Its spirits’ capricious actions can be attributed to deliberate fate, meaningless coincidence, or just plain dumb luck, but no pattern can ever fully contain it, and no ritual can fully predict it. Every living thing, from amoebas to ants to antelopes to arctic whales, contains a fragment of the Wyld. We invoke its essence every time we proclaim “where there’s life, there’s hope.” The Wyld is the origin of revelations. It’s the impetus for every spark of creativity, yet it also dwells beyond the limitless horizons of madness. Some Garou blindly insist that Gaia Herself came from the Wyld, for she could never exist without it. Nothing could.
The Wyld is complete unto itself, but without the Weaver, it would lose the vast multitude of manifestations it spawns. Most of its creations return to their primal forge at the moment of inception. The Weaver allows them to persist through time (since time, as Douglas Adams says, “prevents everything from happening all at once”). Wrap your mind around this: Being everything at all times is as indefinable and indefinite as being without any form or substance at all. That way lies madness.
Of the three aspects of the Triat, the Wyld is unquestionably the least personified. Mutability precludes any “true form,” for the Wyld is formless madness. Of course, the Wyrm is then essential to the Wyld, since it destroys the weakest and least plausible creations within the Weaver’s web, returning their essential ephemera to the forges of creation. Thus, the creative process comes full circle.
In the Deep Umbra, the Wyld should arguably (though unverifiably) be the most powerful aspect of the Trait: unbounded by Gaia’s laws, he/she/it/everything is almost as powerful as Gaia herself. Fortunately for creation, the Wyld is never powerful enough to overcome the boundary that separates the Near Umbra from the terrifying, alien possibilities of the Deep Umbra. By contrast, the Wyld in the physical world is actually the weakest aspect of the Triat’s trinity.
Fortunately, there are a few scattered sites of pure Wyld energy still left in the physical world. They’re contained within caerns the Garou and their offspring endlessly fight to protect. The Wyld is only truly unassailable within the deepest depths of the Deep Umbra. Far beyond the Membrane surrounding the Near Umbra, any enemy is dissolved into its purest primal protoplasm upon contact with the undiluted Wyld.

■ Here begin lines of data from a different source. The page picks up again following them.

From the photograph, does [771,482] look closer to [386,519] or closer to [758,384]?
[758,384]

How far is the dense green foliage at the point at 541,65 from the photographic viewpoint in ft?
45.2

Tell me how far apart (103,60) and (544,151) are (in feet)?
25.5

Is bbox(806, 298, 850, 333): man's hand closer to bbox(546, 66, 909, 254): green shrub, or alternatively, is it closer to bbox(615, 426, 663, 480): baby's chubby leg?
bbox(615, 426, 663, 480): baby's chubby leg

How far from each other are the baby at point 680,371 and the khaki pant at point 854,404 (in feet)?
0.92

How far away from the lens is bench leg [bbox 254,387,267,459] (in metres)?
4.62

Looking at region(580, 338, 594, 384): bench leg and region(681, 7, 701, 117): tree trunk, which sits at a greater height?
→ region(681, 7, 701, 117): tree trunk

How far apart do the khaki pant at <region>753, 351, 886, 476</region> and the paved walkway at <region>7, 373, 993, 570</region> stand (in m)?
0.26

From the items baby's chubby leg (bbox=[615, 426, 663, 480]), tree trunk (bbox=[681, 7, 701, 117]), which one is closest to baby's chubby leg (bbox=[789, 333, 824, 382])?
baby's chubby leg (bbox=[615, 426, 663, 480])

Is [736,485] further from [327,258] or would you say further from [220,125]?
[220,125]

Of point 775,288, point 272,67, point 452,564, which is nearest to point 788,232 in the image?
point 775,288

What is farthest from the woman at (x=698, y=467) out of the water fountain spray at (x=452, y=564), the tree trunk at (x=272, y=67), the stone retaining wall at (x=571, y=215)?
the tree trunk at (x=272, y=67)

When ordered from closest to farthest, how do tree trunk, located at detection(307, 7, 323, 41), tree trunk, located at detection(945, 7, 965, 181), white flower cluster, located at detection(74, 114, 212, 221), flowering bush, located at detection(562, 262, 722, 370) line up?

The Wyld serves as a symbol of the Garou’s never-ending struggle to forestall an inevitable Apocalypse. Its realms teem with life, and in a world that grows out of the Wyld, anything can happen. The Wyld is the embodiment of hope: the promise of change in a wicked world of malefic matter and entropic annihilation. Although the Garou can never anticipate direct aid from the forces of the Wyld, it’s a powerful ally indeed.
Forms of the Wyld
Wyld-spirits are full of energy and possibility. Since the Wyld is most commonly associated with nature, many of these spirits appear as natural forces, but with a brilliance and vibrancy rarely seen in the natural world. Animate shafts of sunlight, energy that ripples like water, ephemeral essences only detectable as the scent of petrichor after a rainstorm — Wyld-spirits personify life-giving energy. As forces of chaos, they’re likely to appear continually in flux, cycling through impossible geometric forms, the faces of a thousand strangers, or multicolored, pulsing wisps of formless energy. Whether as easily identified as the animal spirit of a deer or as impossible as the scent of the color blue, the spirits of the Wyld become more recognizable the farther one travels from the so-called logic and reason of Earth.